Почти то же самое произошло и с нашим отцом Клавером. Один настоятель по самому ничтожному поводу, а вернее сказать — и вовсе без повода, велел ему встать на колени. Блаженный отец тотчас повиновался, и настоятель продержал его так, несмотря на его преклонный возраст, добрый час, который тот провёл в молитве с великим смирением и покорностью, пока настоятель не велел ему встать. И он сделал это с улыбкой, радуясь, что ему представился такой случай для смирения. Что сказал бы святой Иоанн Лествичник о таком послушании, если он не скупился на слова, восхваляя послушание того старца? Тот стоял на ногах своих, а этот — на коленях; тот — без епитимии, а этот — под епитимией без всякой вины; тот ждал приказания настоятеля, а этот — наказания. Воистину, и эту покорность, и то, что он после стольких лет в Ордене поверял свою совесть настоятелю, Лествичник превознёс бы до небес, записав на бронзовых скрижалях для вечного памятования.

И великая слава для Общества Иисуса — иметь в наши времена старцев столь послушных, что они соревнуются в своей покорности с оными святыми древности, которые были чудом святости, дивом для мира и поныне служат примером для всех верных в Церкви.

Но послушание отца Петра Клавера на этом не останавливалось, ибо нисходило далее от настоятелей и на подчинённых, и он повиновался инокам, несущим обители послушания, с той же готовностью и покорностью, как и самим настоятелям: повару — когда входил на кухню, келарю — в трапезной, ризничему — в ризнице, привратнику — в его каморке у входа, и наставнику новициев — когда входил в новициат, ибо во всех видел Христа и в голосе каждого слышал глас Самого Господа.

Кардинал Цезарь Бароний3 утверждает, что Господь наш уделил силу святости одной лишь тени святого Петра, а не теням других апостолов, потому что тот был настоятелем и прелатом Церкви, и тем самым дал понять, какую силу имеет тень настоятеля и какое почтение следует оказывать не только ему самому, но и всякому, кто является его тенью.

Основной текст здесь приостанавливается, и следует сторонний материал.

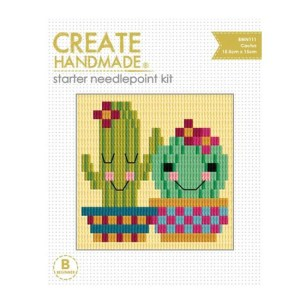 CREATE HANDMADE Needlepoint Kit Kids CACTUS 15x15.5cm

Это учение отец Клавер понимал очень хорошо и исполнял с предельной точностью, почитая и слушаясь всех упомянутых служителей коллегии, поставленных настоятелем, как его собственную тень. Входя на кухню, он снимал биретту и, опустив глаза, с великой покорностью обращался к повару и повиновался ему во всём, что тот приказывал, словно то был сам ректор или провинциал. Так же он поступал и с келарем, прося у него разрешения взять книгу4, нож или любую другую вещь из трапезной. В ризнице он вёл себя точно так же с ризничим, которому повиновался с той же пунктуальностью.

Как уже было сказано, он гнушался облачаться в богатые ризы и всегда искал самые простые. Но когда до него доходило приказание брата-ризничего, он умолкал, превозмогал себя и повиновался, облачаясь в ту ризу, которую тот ему давал, сколь бы роскошной она ни была, для чего ему требовалось изрядным усилием себя превозмочь. Привратнику он повиновался с той же покорностью, спускаясь в ту же минуту, как тот его звал. А поскольку слишком многие приходили и спрашивали отца Клавера, привратник, чтобы не подниматься по лестнице всякий раз, додумался звякать ключами на определённый манер — и в тот же миг, как отец слышал этот звук, отвечал без промедления: «Что прикажете, брат?» — и тотчас был готов к его услугам, повинуясь звону, как слову его.

Так же он поступал и с новициями, заставая их за ручным трудом: он во всём подчинялся поставленному над ними старшему, как если бы то был сам настоятель. А выходя из обители, он во всём повиновался своему спутнику, отрекаясь от собственной воли: пойти ли по этой улице или по той, здесь ли пройти или в другом месте, — он ни в чём не желал поступать по своему усмотрению, до чрезвычайности прилежа послушанию, напрочь отказываясь от своего мнения и покоряясь чужому.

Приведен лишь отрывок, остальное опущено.